After anesthesia induction, visual laryngeal mask airway was placed in the visual group and endotracheal intubation was guided under visual conditions. In the non-visual group, after judging the position of laryngeal mask by clinical experience, endotracheal intubation was inserted blindly. Selection of laryngeal mask airway (LMA) model based on: the ideal body weight of the patient, 3 was selected for the body weight of 30-50kg, 4 for the body weight of 50-70kg and 5 for the body weight \> 70kg. The endotracheal tube intubation time, intubation times and intubation success rate of the two groups were recorded.

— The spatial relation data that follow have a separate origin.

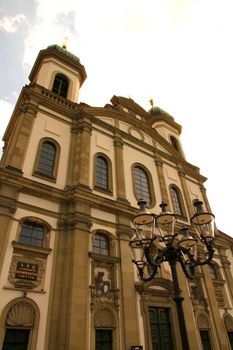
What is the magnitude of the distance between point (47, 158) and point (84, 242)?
503 centimetres

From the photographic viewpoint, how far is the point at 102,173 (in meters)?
15.8

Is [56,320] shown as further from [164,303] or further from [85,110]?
[85,110]

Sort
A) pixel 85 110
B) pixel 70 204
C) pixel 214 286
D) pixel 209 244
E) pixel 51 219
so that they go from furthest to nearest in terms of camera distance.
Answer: pixel 85 110 → pixel 214 286 → pixel 70 204 → pixel 51 219 → pixel 209 244

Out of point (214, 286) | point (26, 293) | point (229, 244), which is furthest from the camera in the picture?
point (229, 244)

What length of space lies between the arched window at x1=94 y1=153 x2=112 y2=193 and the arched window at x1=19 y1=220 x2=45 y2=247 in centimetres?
→ 396

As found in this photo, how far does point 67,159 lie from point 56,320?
790cm

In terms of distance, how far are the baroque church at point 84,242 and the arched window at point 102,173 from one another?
0.24ft

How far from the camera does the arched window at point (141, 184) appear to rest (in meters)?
16.8

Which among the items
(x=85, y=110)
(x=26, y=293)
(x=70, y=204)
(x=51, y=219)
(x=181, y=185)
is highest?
(x=85, y=110)

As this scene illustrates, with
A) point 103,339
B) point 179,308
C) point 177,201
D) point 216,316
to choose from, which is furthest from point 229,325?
point 179,308

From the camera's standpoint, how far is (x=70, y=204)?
1269 centimetres

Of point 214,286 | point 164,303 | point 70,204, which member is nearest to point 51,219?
point 70,204

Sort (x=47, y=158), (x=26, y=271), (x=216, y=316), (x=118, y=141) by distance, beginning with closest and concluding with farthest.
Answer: (x=26, y=271), (x=47, y=158), (x=216, y=316), (x=118, y=141)

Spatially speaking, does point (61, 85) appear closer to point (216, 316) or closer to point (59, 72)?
point (59, 72)
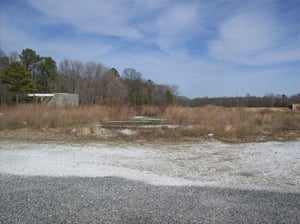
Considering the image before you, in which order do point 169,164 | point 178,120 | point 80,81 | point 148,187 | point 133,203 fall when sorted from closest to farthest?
point 133,203 < point 148,187 < point 169,164 < point 178,120 < point 80,81

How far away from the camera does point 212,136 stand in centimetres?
995

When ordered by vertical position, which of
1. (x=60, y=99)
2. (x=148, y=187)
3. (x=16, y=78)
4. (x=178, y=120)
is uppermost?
(x=16, y=78)

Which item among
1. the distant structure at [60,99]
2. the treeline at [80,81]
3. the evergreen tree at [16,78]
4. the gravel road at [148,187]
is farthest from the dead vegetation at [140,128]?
the treeline at [80,81]

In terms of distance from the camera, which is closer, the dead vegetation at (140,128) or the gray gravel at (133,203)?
the gray gravel at (133,203)

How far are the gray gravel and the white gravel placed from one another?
0.43m

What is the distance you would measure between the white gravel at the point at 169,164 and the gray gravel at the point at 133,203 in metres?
0.43

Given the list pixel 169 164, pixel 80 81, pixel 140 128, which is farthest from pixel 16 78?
pixel 169 164

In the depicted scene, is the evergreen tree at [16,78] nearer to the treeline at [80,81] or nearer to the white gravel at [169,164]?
the treeline at [80,81]

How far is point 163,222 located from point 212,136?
7.85m

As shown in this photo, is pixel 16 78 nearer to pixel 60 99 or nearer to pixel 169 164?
pixel 60 99

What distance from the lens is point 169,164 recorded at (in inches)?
209

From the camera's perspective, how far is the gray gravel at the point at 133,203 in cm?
267

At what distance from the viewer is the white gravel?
416cm

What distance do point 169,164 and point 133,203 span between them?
232cm
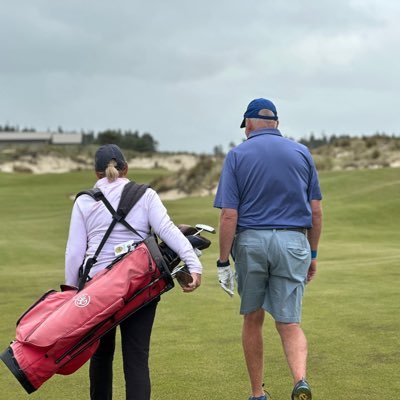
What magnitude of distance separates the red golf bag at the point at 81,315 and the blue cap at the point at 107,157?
1.48 ft

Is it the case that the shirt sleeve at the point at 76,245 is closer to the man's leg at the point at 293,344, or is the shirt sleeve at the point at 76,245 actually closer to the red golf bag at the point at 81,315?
the red golf bag at the point at 81,315

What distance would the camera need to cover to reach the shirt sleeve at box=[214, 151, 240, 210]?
19.1ft

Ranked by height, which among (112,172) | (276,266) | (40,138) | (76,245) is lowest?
(40,138)

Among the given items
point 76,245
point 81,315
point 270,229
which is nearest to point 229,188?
point 270,229

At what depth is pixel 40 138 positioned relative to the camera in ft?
420

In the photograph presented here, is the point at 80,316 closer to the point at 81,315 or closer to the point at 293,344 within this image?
the point at 81,315

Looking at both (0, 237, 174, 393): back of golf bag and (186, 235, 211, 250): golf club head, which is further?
(186, 235, 211, 250): golf club head

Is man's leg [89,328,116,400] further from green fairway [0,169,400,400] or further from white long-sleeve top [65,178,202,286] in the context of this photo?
green fairway [0,169,400,400]

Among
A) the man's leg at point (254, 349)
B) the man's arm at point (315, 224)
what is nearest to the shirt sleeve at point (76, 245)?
the man's leg at point (254, 349)

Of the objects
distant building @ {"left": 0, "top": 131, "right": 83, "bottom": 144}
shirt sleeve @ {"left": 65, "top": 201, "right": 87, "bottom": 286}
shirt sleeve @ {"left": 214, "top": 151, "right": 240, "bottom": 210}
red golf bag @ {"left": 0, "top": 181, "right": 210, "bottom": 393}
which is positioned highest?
shirt sleeve @ {"left": 214, "top": 151, "right": 240, "bottom": 210}

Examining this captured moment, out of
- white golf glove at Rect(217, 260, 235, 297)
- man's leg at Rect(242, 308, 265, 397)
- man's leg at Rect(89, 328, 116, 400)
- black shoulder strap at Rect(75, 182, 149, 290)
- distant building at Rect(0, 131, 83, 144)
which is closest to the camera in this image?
black shoulder strap at Rect(75, 182, 149, 290)

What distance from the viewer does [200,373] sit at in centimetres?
691

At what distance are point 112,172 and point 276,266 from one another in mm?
1437

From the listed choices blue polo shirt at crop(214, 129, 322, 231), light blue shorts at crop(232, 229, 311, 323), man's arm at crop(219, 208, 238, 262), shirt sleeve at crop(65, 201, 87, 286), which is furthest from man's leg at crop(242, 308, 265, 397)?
shirt sleeve at crop(65, 201, 87, 286)
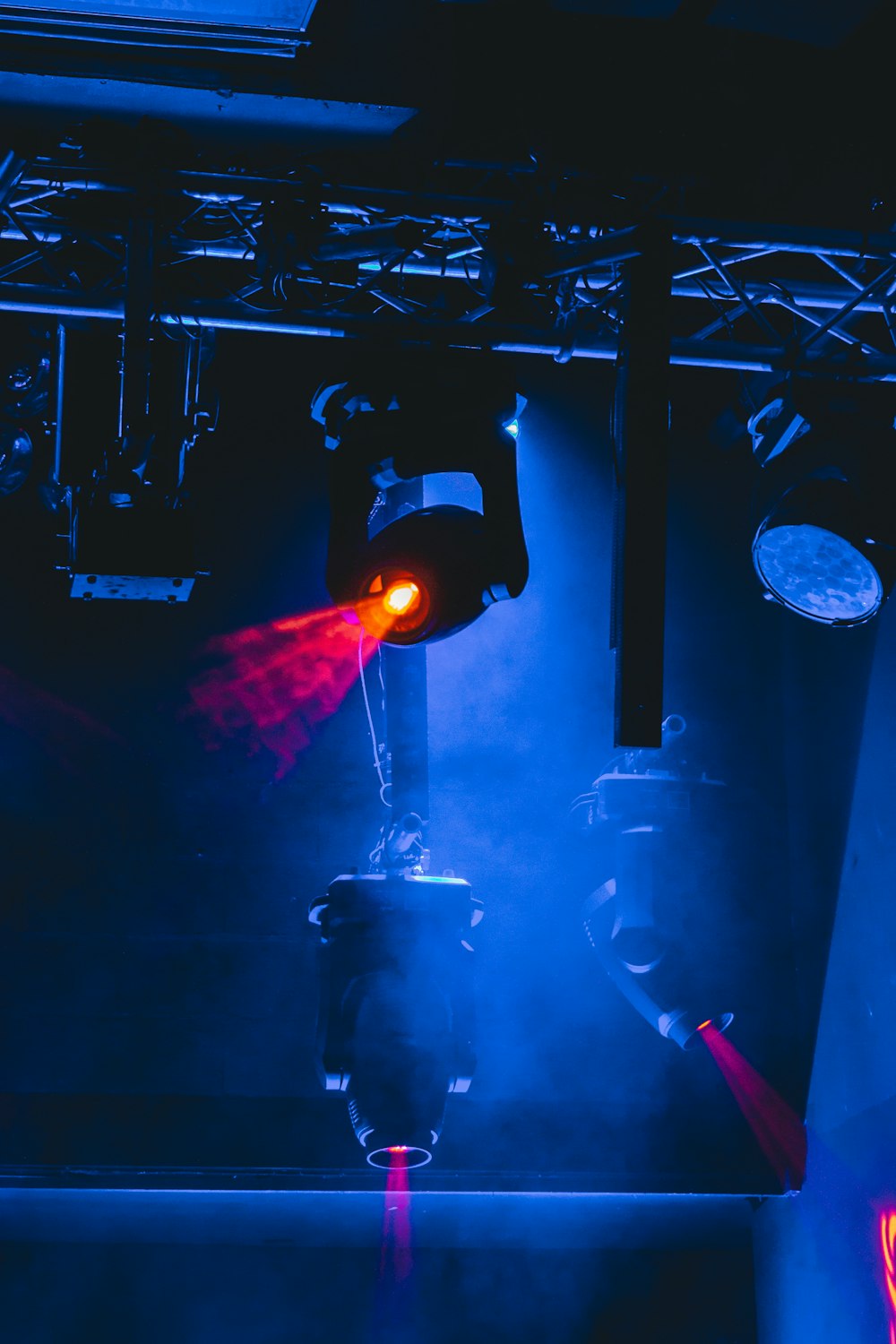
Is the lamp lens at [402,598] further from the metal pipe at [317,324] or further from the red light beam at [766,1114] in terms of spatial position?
the red light beam at [766,1114]

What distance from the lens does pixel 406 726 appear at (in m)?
2.52

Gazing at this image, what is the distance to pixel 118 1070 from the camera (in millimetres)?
3334

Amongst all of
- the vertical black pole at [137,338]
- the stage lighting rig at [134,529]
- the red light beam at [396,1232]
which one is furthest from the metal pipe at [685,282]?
the red light beam at [396,1232]

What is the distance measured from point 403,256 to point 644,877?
1627 millimetres

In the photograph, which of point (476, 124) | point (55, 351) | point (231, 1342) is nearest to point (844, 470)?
point (476, 124)

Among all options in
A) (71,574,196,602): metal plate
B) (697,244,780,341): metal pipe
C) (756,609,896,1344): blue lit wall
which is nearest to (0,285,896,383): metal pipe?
(697,244,780,341): metal pipe

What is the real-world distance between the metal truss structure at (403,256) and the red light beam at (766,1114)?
2.18 metres

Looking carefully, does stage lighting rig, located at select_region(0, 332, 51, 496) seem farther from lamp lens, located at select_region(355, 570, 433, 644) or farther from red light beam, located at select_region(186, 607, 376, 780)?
lamp lens, located at select_region(355, 570, 433, 644)

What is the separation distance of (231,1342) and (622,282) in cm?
318

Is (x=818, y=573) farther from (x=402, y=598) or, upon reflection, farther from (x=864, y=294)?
(x=402, y=598)

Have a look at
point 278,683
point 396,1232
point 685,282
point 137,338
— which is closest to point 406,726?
point 137,338

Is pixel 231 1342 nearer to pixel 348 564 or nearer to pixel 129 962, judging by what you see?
pixel 129 962

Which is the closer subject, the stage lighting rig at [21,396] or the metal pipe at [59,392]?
the metal pipe at [59,392]

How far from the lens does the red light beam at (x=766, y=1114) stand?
3.50 metres
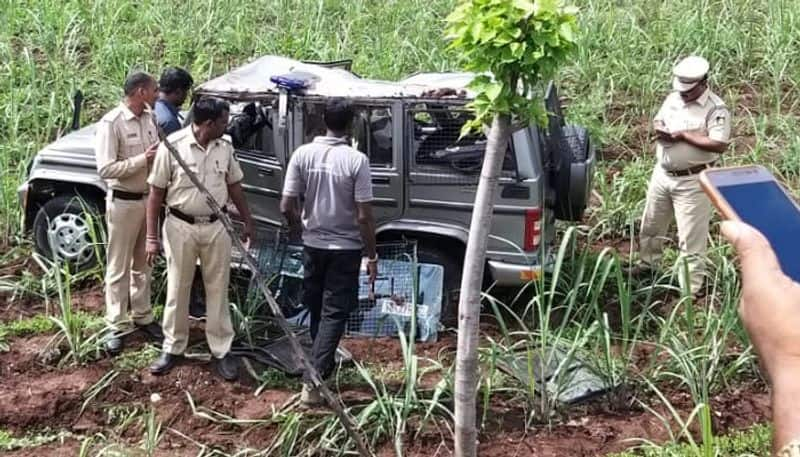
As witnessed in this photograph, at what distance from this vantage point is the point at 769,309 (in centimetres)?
184

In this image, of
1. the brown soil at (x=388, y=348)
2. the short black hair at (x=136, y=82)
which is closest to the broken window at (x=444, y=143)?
the brown soil at (x=388, y=348)

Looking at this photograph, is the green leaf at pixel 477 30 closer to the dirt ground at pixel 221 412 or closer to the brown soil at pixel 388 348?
the dirt ground at pixel 221 412

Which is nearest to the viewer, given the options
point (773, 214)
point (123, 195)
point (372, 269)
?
point (773, 214)

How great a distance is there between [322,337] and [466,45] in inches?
85.3

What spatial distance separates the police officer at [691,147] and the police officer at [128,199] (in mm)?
3315

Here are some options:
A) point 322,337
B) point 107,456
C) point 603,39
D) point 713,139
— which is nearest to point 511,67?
point 322,337

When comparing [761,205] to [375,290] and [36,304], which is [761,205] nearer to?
[375,290]

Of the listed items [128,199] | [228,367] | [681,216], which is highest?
[128,199]

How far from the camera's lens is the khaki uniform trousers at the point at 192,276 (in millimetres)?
5602

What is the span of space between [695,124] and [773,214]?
413 centimetres

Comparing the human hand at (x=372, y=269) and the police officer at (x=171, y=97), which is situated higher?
the police officer at (x=171, y=97)

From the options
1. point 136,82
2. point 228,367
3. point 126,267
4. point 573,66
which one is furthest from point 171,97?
point 573,66

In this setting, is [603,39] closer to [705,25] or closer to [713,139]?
[705,25]

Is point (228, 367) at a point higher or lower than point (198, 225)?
lower
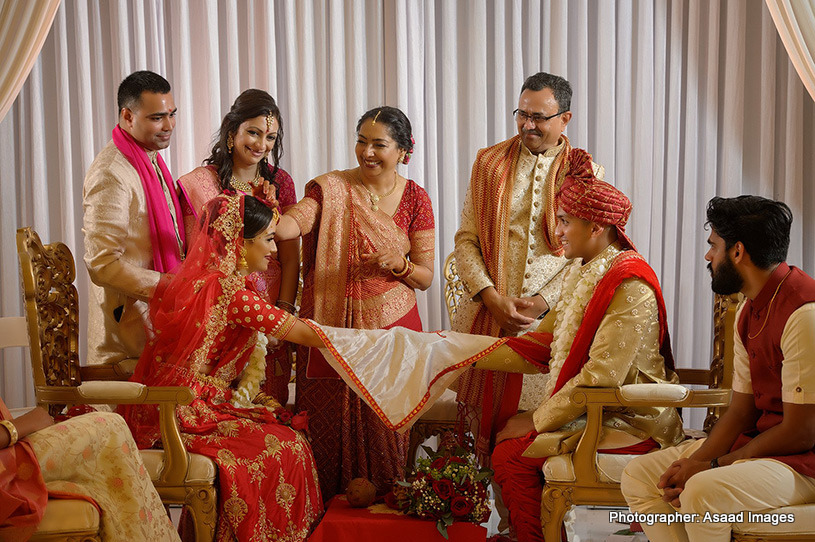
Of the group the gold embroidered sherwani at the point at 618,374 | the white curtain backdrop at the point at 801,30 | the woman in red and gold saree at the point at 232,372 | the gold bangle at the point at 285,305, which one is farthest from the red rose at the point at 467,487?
the white curtain backdrop at the point at 801,30

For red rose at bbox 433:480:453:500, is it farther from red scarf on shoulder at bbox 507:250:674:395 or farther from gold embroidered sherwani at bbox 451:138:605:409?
gold embroidered sherwani at bbox 451:138:605:409

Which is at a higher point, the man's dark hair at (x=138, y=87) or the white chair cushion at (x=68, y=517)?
the man's dark hair at (x=138, y=87)

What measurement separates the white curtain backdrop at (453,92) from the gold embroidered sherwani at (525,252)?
110cm

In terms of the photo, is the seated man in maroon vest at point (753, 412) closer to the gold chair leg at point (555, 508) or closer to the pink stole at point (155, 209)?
the gold chair leg at point (555, 508)

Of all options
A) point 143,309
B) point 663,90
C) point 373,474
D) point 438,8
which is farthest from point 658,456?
point 438,8

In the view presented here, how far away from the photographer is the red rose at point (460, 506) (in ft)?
10.1

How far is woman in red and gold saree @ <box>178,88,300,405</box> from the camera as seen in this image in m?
3.66

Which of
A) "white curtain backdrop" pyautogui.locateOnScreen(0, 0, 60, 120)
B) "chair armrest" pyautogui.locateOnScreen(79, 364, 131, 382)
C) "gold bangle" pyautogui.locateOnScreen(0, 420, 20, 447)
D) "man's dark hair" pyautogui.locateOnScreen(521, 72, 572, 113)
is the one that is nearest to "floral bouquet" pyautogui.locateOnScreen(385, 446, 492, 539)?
"chair armrest" pyautogui.locateOnScreen(79, 364, 131, 382)

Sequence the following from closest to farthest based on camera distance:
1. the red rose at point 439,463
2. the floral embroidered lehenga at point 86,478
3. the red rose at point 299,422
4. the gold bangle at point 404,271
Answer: the floral embroidered lehenga at point 86,478, the red rose at point 439,463, the red rose at point 299,422, the gold bangle at point 404,271

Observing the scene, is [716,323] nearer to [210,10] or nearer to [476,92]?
[476,92]

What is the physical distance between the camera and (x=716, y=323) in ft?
11.0

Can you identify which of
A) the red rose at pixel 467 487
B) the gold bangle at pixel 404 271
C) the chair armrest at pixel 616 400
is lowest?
the red rose at pixel 467 487

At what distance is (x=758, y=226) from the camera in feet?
8.22

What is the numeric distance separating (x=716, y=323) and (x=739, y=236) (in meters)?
0.89
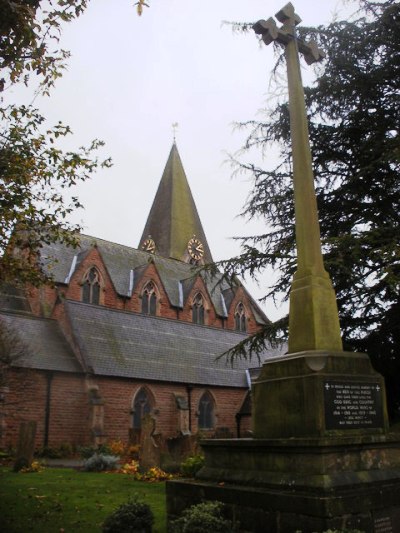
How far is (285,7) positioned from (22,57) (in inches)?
163

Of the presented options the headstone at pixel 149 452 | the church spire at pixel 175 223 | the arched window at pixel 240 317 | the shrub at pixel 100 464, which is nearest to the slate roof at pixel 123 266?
the arched window at pixel 240 317

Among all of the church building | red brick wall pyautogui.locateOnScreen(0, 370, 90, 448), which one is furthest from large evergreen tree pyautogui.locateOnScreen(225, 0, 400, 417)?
red brick wall pyautogui.locateOnScreen(0, 370, 90, 448)

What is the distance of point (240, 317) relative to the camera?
43.2m

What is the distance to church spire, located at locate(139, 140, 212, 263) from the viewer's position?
4997cm

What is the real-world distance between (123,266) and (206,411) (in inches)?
549

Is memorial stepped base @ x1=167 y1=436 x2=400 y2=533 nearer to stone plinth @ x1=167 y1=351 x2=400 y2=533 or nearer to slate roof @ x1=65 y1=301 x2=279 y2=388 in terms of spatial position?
stone plinth @ x1=167 y1=351 x2=400 y2=533

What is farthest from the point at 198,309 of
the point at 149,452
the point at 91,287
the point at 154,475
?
the point at 154,475

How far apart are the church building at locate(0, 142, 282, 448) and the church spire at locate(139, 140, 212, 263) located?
6650 mm

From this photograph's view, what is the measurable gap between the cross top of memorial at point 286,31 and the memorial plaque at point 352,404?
4.64 metres

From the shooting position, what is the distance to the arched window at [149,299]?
36.5 metres

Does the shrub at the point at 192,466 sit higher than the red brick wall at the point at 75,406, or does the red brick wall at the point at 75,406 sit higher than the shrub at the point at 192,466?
the red brick wall at the point at 75,406

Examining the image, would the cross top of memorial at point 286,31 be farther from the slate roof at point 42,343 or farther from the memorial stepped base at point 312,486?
the slate roof at point 42,343

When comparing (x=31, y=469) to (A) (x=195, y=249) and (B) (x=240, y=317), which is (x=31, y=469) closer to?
(B) (x=240, y=317)

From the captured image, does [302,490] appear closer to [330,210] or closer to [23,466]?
[330,210]
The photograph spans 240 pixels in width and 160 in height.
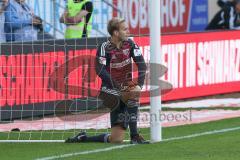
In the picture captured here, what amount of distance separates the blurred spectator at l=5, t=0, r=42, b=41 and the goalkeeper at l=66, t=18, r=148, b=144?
272 centimetres

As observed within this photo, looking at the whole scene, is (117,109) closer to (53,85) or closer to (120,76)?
(120,76)

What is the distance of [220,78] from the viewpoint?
20.9 meters

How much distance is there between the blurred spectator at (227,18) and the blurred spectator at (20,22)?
857 centimetres

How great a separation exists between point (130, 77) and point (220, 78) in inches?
335

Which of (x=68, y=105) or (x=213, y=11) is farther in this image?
(x=213, y=11)

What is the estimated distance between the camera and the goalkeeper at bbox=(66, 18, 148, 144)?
40.6ft

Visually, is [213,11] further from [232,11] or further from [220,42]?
[220,42]

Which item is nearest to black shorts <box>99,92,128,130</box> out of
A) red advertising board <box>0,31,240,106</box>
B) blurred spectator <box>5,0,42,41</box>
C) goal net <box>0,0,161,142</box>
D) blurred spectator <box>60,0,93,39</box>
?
red advertising board <box>0,31,240,106</box>

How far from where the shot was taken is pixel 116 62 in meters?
12.5

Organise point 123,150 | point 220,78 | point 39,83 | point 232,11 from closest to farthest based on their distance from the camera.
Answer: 1. point 123,150
2. point 39,83
3. point 220,78
4. point 232,11

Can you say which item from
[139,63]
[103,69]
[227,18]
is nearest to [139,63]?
[139,63]

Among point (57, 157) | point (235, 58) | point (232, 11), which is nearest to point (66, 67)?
point (57, 157)

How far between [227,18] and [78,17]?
9.35 m

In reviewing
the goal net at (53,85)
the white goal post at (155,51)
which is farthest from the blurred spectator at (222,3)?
the white goal post at (155,51)
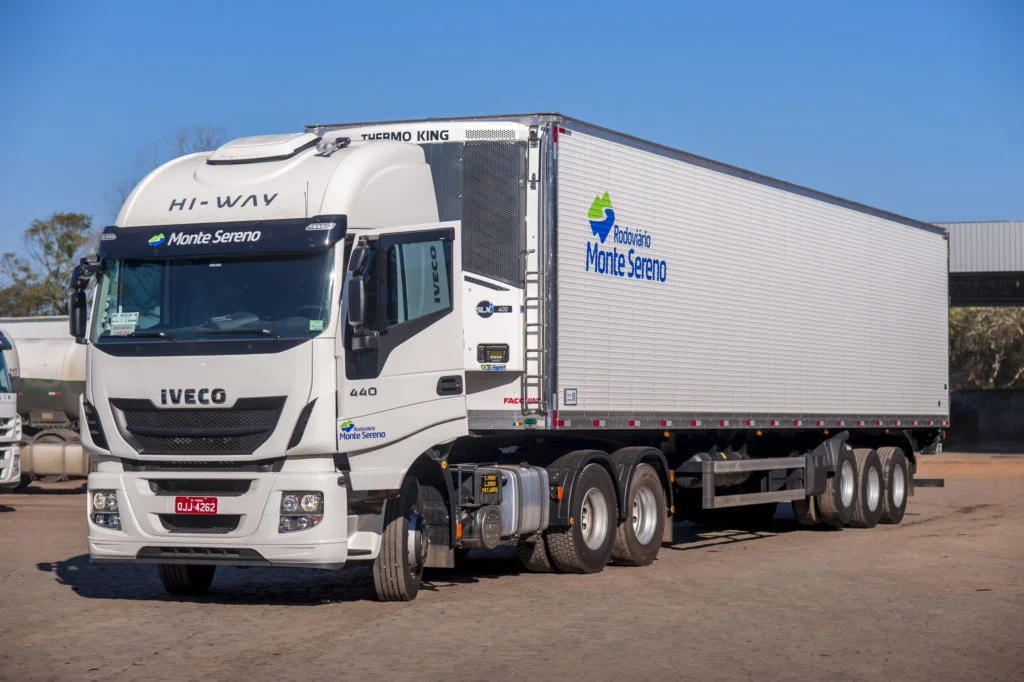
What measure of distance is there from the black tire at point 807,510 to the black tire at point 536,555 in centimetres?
686

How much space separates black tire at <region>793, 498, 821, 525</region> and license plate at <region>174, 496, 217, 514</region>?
1135 centimetres

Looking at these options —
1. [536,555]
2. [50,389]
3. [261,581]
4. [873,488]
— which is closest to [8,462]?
[50,389]

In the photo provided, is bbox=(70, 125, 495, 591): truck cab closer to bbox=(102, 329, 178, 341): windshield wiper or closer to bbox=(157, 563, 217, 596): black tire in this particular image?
bbox=(102, 329, 178, 341): windshield wiper

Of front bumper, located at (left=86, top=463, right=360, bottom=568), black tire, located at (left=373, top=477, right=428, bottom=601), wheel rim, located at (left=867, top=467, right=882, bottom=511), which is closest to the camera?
front bumper, located at (left=86, top=463, right=360, bottom=568)

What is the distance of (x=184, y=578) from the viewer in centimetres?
1291

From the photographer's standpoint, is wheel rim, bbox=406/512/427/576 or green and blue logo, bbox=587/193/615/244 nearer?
wheel rim, bbox=406/512/427/576

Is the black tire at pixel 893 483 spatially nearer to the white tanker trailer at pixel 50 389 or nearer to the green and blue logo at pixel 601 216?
the green and blue logo at pixel 601 216

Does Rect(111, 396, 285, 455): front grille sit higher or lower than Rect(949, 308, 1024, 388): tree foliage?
lower

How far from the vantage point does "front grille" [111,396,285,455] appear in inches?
440

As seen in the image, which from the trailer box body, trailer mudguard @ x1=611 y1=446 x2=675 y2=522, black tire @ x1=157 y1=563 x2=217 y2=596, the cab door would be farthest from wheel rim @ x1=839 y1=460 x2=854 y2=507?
black tire @ x1=157 y1=563 x2=217 y2=596

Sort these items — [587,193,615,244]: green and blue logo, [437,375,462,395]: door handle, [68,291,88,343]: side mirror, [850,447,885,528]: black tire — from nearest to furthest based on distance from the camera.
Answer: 1. [68,291,88,343]: side mirror
2. [437,375,462,395]: door handle
3. [587,193,615,244]: green and blue logo
4. [850,447,885,528]: black tire

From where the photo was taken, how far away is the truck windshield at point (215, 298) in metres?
11.3

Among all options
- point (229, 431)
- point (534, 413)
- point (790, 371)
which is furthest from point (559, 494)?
point (790, 371)

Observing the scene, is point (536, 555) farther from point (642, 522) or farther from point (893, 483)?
point (893, 483)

During the operation, propofol and fentanyl are used for anesthesia maintenance, and the anesthesiologist adjusts the anesthesia depth according to his/her own experience. Ten minutes before the end of the operation, endotracheal intubation was removed and the laryngeal mask airway was retained. The displacement rate of the laryngeal mask airway, the volume of secretion in airway and the incidence of laryngeal spasm were compared between the two groups.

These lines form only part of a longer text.